The Phase 1/2 study included patients with large B-cell lymphoma whose disease had progressed following at least two prior lines of therapy. Importantly, 40 percent of patients are in complete remission after a median follow-up of 15.4 months.
The findings were recently presented at the 59th Annual Meeting of the American Society of Hematology (ASH) in a presentation titled “Long-Term Follow-up ZUMA-1: A Pivotal Trial of Axicabtagene Ciloleucel (Axi-Cel; KTE-C19) in Patients with Refractory Aggressive Non-Hodgkin Lymphoma (NHL).”
They were also published in The New England Journal of Medicine in the study, “Axicabtagene Ciloleucel CAR T-Cell Therapy in Refractory Large B-Cell Lymphoma.”
“As observed in the SCHOLAR-1 study, treatment options for patients with refractory large B-cell lymphoma have yielded a median overall survival of just six months, with fewer than ten percent of patients achieving complete remission,” Sattva S. Neelapu, MD, the co-lead researcher of the ZUMA-1 trial, said in a press release.
“The durability of response seen with Yescarta in this long-term follow-up reinforces the major advance that CAR T therapy represents for these patients,” added Neelapu, who is also a professor in the Department of Lymphoma/Myeloma, Division of Cancer Medicine at The University of Texas MD Anderson Cancer Center.
Yescarta is a modified T-cell therapy that uses a patient’s own T-cells and engineers them to better detect and kill cancer cells bearing the CD19 molecule at their surface. CD19 is expressed in most leukemia and lymphoma cells.
In October, the U.S. Food and Drug Administration approved Yescarta for adult patients with relapsed or refractory large B-cell lymphoma after two or more lines of systemic therapy. The therapy, however, is not indicated for patients with primary central nervous system lymphoma.
The approval stemmed from early ZUMA-1 trial (NCT02348216) data, which showed high response rates in Yescarta-treated patients. Of the 101 patients treated with a single infusion, 72 percent responded to therapy and 51 percent were in complete remission.
A recent analysis, conducted after a median follow-up of 15.4 months, shows that more than half of patients who responded are still progression-free. Indeed, 42 percent of patients continue to respond to Yescarta, and 40 percent are disease-free.

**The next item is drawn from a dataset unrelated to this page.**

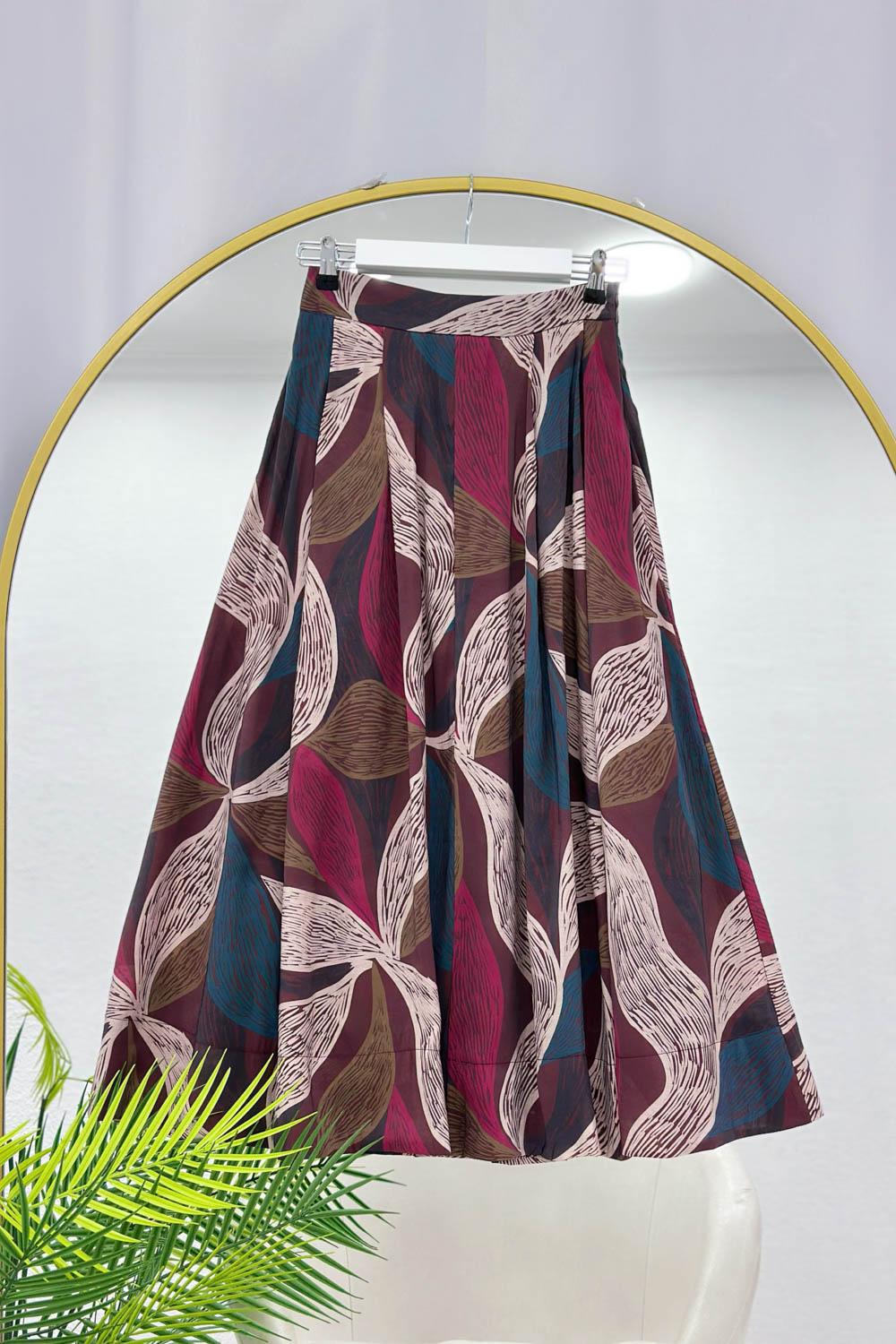 YARIM FERMUARLI DESENLİ KADIN ETEK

In this analysis, 12 percent of patients experienced grade 3 or higher cytokine release syndrome (CRS), and 31 percent experienced neurologic toxicities.

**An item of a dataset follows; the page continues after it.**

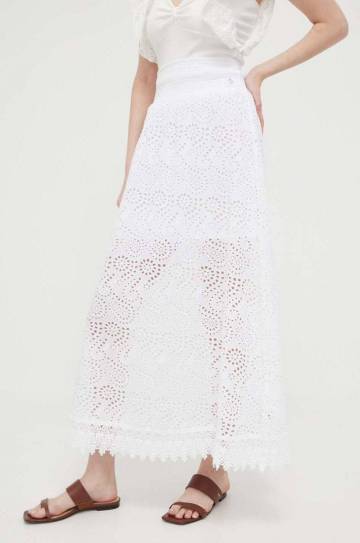 Хлопковая юбка Guess цвет белый maxi расклешённая Хлопковая юбка Guess цвет белый maxi расклешённая
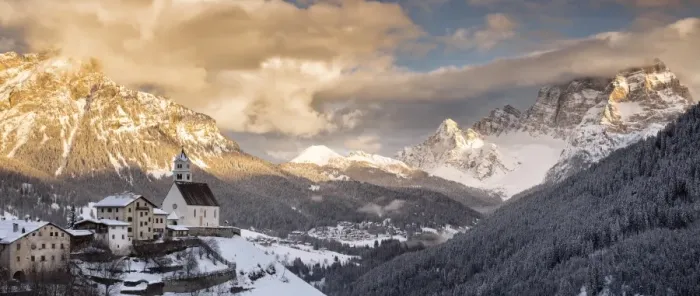 Framed Print : Italy, Veneto, Dolomites, The small church of Colle Santa Lucia at sunset, in Framed Print : Italy, Veneto, Dolomites, The small church of Colle Santa Lucia at sunset, in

“Historically, people with refractory large B-cell lymphoma have not been adequately served by available treatment options,” said David Chang, MD and PhD, worldwide head of research and development and chief medical officer at Kite.

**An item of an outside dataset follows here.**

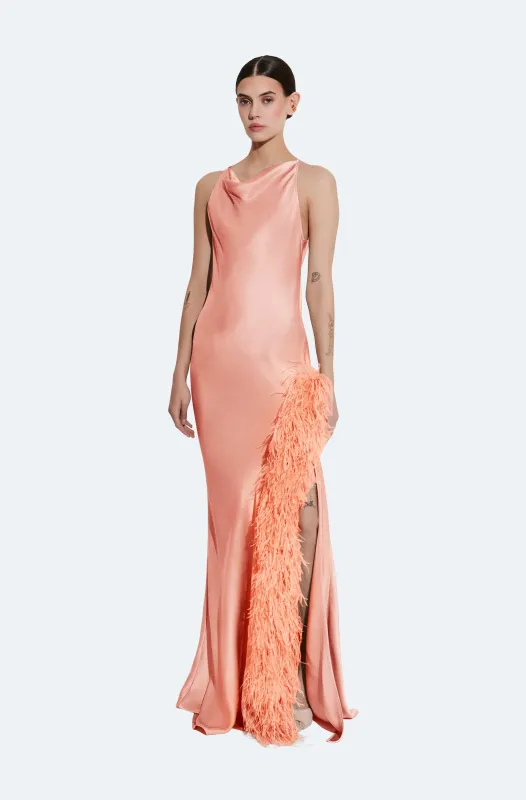 Satin Halter Gown With Feathers made by LAPOINTE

“We are encouraged by the durability and depth of response seen in ZUMA-1 more than a year after treatment with Yescarta, which represents an important advance in the treatment of patients with refractory disease,” he added.
The European Medicines Agency (EMA) is currently reviewing a marketing authorization application (MAA) for Yescarta. If approved, the therapy will be available in Europe in 2018.